Nossa família morava em São Benedito, no então município de Montenegro. Era constituída pelos pais, três avós (o avô paterno morreu cedo) e dez filhos. Os avós, um após o outro, foram acometidos de longa enfermidade. A mãe e a irmã mais nova cuidavam deles. Vendo a mãe extenuada, sugeri que contratássemos uma outra pessoa para cuidar dos avós. A mãe reagiu: “Dos nossos pais, cuido eu”. Compreendi que era uma questão de amor filial.
O amor tem uma dimensão de cruz, de doação, de colocar a vida a serviço de causas que valem uma vida. A Semana Santa, que se inicia com o Domingo de Ramos e culmina na Páscoa da Ressurreição, em resumo é isto: Jesus Cristo doa sua vida por amor à humanidade.
O povo, palmas na mão, aclama o Senhor na entrada de Jerusalém. Cinco dias depois, acompanha seus líderes religiosos e pede sua condenação. A raça humana é inconstante e frágil.

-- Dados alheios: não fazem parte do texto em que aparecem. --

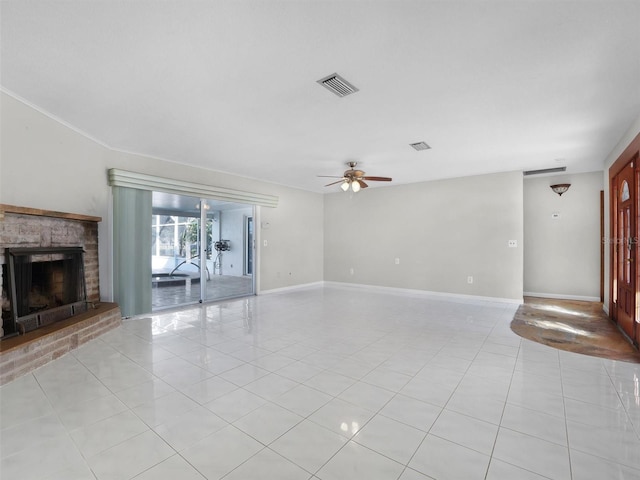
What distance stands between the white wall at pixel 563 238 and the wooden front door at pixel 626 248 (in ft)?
6.16

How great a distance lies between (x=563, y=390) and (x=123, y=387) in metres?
3.65

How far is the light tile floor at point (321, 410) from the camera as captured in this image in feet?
5.42

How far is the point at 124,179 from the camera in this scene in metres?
4.59

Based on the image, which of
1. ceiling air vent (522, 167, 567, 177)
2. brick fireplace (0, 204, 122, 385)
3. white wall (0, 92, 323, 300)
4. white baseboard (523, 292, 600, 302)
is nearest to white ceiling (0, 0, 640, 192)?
white wall (0, 92, 323, 300)

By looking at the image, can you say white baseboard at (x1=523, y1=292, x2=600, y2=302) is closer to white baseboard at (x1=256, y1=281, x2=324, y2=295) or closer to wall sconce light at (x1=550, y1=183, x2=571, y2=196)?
wall sconce light at (x1=550, y1=183, x2=571, y2=196)

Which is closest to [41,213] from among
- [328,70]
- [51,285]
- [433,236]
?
[51,285]

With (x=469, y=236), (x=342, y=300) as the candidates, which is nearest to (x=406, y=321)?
(x=342, y=300)

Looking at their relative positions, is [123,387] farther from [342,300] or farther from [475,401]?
[342,300]

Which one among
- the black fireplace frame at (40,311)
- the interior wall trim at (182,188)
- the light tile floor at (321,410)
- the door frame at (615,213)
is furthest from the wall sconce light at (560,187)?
the black fireplace frame at (40,311)

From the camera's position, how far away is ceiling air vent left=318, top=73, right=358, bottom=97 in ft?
8.60

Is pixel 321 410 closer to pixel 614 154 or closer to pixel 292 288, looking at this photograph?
pixel 292 288

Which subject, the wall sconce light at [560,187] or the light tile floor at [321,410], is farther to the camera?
the wall sconce light at [560,187]

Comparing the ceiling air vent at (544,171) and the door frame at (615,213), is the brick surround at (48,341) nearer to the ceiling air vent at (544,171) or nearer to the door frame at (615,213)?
the door frame at (615,213)

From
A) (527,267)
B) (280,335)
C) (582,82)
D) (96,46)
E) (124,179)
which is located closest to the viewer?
(96,46)
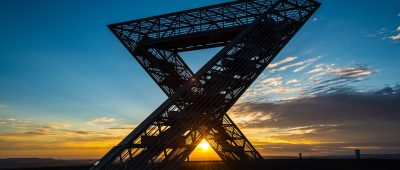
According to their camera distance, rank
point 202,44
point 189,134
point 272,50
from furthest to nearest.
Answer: point 202,44
point 272,50
point 189,134

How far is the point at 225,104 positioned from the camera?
819 inches

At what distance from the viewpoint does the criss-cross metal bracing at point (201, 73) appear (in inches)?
666

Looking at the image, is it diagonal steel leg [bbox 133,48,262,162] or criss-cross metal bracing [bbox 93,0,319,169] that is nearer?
criss-cross metal bracing [bbox 93,0,319,169]

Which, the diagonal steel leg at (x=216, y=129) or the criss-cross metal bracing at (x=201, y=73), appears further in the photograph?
the diagonal steel leg at (x=216, y=129)

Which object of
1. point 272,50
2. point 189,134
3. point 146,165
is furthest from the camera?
point 272,50

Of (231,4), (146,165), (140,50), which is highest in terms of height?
(231,4)

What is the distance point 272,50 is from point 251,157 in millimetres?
8923

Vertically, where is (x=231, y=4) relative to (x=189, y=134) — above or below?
above

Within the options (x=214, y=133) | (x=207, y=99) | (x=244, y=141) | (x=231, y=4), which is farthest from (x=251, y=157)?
(x=231, y=4)

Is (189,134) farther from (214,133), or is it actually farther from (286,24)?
(286,24)

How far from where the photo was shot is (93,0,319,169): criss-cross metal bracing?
666 inches

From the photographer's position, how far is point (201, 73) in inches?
749

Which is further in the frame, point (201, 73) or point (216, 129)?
point (216, 129)

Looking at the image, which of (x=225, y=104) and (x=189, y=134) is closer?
(x=189, y=134)
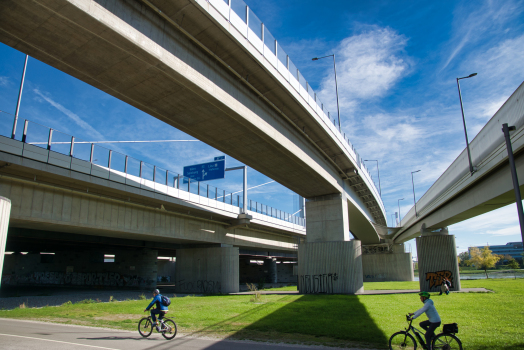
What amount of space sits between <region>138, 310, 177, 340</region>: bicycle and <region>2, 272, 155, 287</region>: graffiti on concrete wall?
37288 millimetres

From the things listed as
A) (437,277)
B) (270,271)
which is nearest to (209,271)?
(437,277)

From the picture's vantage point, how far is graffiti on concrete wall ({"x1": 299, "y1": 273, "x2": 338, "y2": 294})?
27.4 meters

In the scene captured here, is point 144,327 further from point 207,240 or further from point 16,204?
point 207,240

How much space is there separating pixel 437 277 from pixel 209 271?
2113 centimetres

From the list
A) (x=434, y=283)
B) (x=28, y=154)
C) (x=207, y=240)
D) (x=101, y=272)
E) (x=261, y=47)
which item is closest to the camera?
(x=261, y=47)

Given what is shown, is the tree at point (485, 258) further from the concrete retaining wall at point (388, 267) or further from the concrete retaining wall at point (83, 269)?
the concrete retaining wall at point (83, 269)

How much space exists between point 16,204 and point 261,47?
15191 mm

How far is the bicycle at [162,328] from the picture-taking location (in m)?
11.5

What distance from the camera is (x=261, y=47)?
14945mm

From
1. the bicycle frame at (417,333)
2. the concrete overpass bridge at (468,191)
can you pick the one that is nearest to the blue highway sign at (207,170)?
the concrete overpass bridge at (468,191)

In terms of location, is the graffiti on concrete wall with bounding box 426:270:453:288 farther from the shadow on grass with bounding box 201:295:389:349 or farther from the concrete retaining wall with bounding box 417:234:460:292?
the shadow on grass with bounding box 201:295:389:349

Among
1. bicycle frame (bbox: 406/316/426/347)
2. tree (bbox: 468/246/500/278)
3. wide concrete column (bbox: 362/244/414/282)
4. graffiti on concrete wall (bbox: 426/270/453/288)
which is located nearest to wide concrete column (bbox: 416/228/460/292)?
graffiti on concrete wall (bbox: 426/270/453/288)

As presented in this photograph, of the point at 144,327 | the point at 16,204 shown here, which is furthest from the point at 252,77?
the point at 16,204

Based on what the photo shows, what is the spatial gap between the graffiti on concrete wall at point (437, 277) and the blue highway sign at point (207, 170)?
20.7 meters
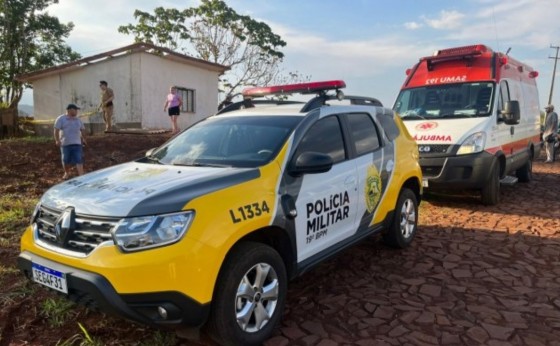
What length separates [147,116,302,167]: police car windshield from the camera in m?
3.34

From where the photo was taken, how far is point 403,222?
499cm

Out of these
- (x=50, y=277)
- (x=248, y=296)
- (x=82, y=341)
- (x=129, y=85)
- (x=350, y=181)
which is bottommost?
(x=82, y=341)

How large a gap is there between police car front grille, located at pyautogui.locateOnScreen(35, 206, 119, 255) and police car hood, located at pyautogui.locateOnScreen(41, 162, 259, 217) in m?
0.05

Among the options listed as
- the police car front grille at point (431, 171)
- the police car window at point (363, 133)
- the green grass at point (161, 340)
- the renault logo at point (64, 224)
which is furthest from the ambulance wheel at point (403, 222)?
the renault logo at point (64, 224)

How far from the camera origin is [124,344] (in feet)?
9.72

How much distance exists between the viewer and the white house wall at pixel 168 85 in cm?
1575

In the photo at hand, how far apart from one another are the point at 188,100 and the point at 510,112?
13.6 metres

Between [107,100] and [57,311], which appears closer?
[57,311]

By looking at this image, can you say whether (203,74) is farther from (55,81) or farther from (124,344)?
(124,344)

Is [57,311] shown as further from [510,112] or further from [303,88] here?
[510,112]

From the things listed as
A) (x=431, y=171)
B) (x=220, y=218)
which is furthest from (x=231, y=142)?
(x=431, y=171)

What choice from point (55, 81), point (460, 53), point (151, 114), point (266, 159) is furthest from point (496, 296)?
point (55, 81)

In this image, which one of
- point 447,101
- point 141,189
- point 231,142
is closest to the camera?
point 141,189

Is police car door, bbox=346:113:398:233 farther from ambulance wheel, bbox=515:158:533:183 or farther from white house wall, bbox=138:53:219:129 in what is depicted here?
white house wall, bbox=138:53:219:129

Para salvá-la só mesmo o amor divino!
O amor de Cristo nos deixou o memorial da Eucaristia: Ele mesmo como alimento e sustento de seu povo a caminho. Comunhão com Cristo e ceia fraterna entre irmãos. É cerne da solidariedade cristã. Na quinta-feira santa a Igreja celebra este mistério de amor.
Na sexta-feira santa celebramos a tortura da flagelação, da humilhação, do caminho ao Calvário com a cruz às costas, da crucificação entre dois malfeitores e a morte na cruz. A liturgia da paixão e morte começa em silêncio: os celebrantes se prostram no chão sem palavras. O silêncio é profundo. É reverência, é gratidão. O povo, à noite, costuma fazer uma procissão em memória do Senhor morto por amor à humanidade. Mesmo a sociedade secularizada respeita o silêncio da sexta-feira santa.
Sábado santo, após silêncio reverencial irrompe em alegria: Cristo ressuscitou. O tempo antigo se rasga pelo meio. Surge vida nova, a nova humanidade, ornada da graça de Cristo, conquista redentora pela cruz e ressurreição.
O bispo Nguyèn Van Thuán, prisioneiro dos vietcongues, no Vietnam, enviou através de uma criança um bilhete à comunidade católica: “Durante a agonia no Getsêmani, o Senhor levou consigo os três apóstolos por quem nutria um afeto especial: Pedro, Tiago e João. Tendes medo de ser um dos seus amigos mais queridos”?
Quem sabe, durante a Semana Santa, nós mostramos a Jesus que pertencemos ao grupo que o ama também de modo especial!